**Fragmento:**
────

CUANDO SUENE LA TROMPETA

en un instante, en un abrir y cerrar de ojos, al toque final de la trompeta. Pues sonará la trompeta y los muertos resucitarán con un cuerpo incorruptible, y nosotros seremos transformados. 1 Corintios 15:52 NVI 

 

Es aún temprano y tengo la intención de ganarle el recorrido al calor abrazador que se vendrá pronto. Son las 6:30 de la mañana en un día despejado de abril. Es Shabat, en la tradición judía: comenzó al caer la noche del viernes y termina al anochecer del sábado, siendo un día dedicado a la oración, la reflexión y el descanso de todo trabajo. 

 

Los campos de siembra en Quezada, Jutiapa, se extienden como lienzos ocres bajo un cielo de cristal. El sol ya se asomó, nada tímido y sí ardiente, como si desde temprano supiera que ese día será de fuego. Al llegar a las 7:00 a. m., ya tenemos 22 grados centígrados. Todo parece dormir aún... todo excepto las chicharras (cicádidos, también conocidas como cigarras), que han comenzado su griterío filarmónico. Como disciplinados músicos, el canto de una sigue al de otra, un canon infinito y secuencial que llena el ambiente.

────

**Datos analizados:**
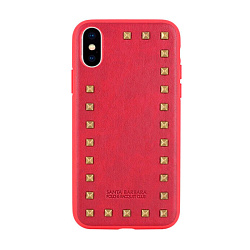 Клип-кейс (накладка) Santa Barbara Debonair для Apple iPhone X / Xs силикон, красный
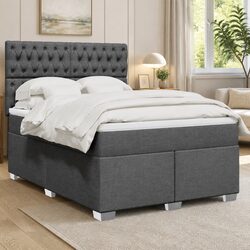 Dark Grey Double Box Spring Bed with Pocket Mattress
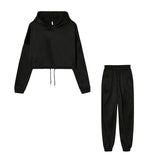 Winter Tracksuit Women Two Piece Set - Oversized Hoodie Sweatpants Solid Color Sportswear Suit |Casual Sweatshirt Trouser Set
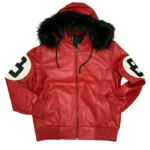 8 Ball Red Leather Hooded Jacket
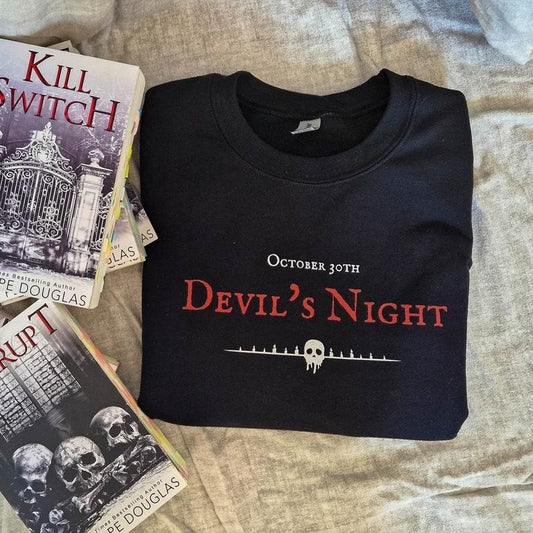 Devil's Night Bookish Sweatshirt Dark Romance Merch Book Shirt Penelope Douglas Book Lovers Gift for Reader Smut Gifts Spicy Bookish merch
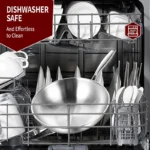 Tri-Ply 12.6 Inch Stainless Steel Wok Pan with Lid Stir-Frying Pan Induction Wok Dishwasher and Oven Safe Detachable Handle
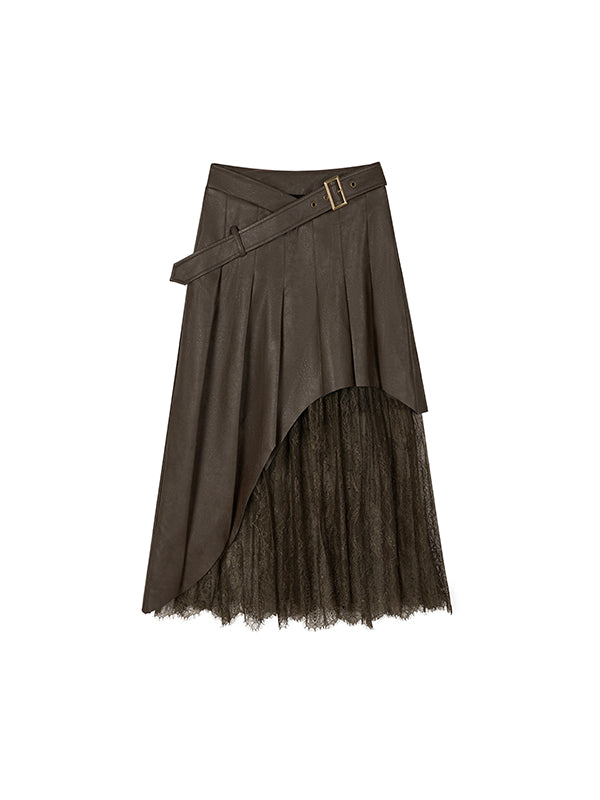 Coffee & Black Lace-paneled PU Leather Skirt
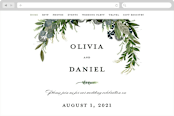 "Side Swept" - Wedding Website in Navy by Susan Moyal - Desktop Design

────

**Aplica lo leído:**
A: Enumera todos los nombres que el fragmento da a los insectos que cantan en los campos.
B: Prolonga el fragmento sobre la mañana en Quezada a partir de su última oración.
Las líneas no intervienen en esto.

**Ejercicios resueltos:**
A: chicharras, cicádidos, cigarras

B:
 

Mientras recorro la alameda flanqueada por árboles de cedro, palo de rosa y guayacán, observo la tierra reseca y agrietada que guarda los suspiros del maíz que fue. Solo quedan los restos de milpa, quebradas lanzas secas que el viento no se atreve a tumbar, pero que la mano del hombre aplastó; testigos silentes de la última cosecha, de lo que fue verdor y ahora es espera. 

 

No hay sombra, pero sí el canto de los pájaros, y también el rumor sordo del calor que ya despierta. Los surcos vacíos parecen cicatrices en la piel tostada del campo, y el aire tibio es un atisbo de esperanza que anuncia el abrazo implacable del sol de oriente. Es abril en Quezada, y la milpa duerme, aunque el corazón de la tierra aún late bajo el polvo y la ceniza del tiempo. La promesa de vida reposa en cada rincón calcinado del campo. 

 

Me detengo y hago un par de fotografías. El tronco de un árbol, con ramas desgajadas de hojas, semeja un peine que dibujó estelas de nubes en el cielo de un azul profundo. Veo la tierra que aparenta estar muerta, pero que aguarda las lluvias que la ablandarán para abrir su vientre a las semillas del grano de maíz, esperma que germinará para reverdecer un territorio que parece hostil, pero que generosamente dará un fruto que alcanzará para muchos: un milagro de multiplicación en proporciones que rebasan el ciento por uno.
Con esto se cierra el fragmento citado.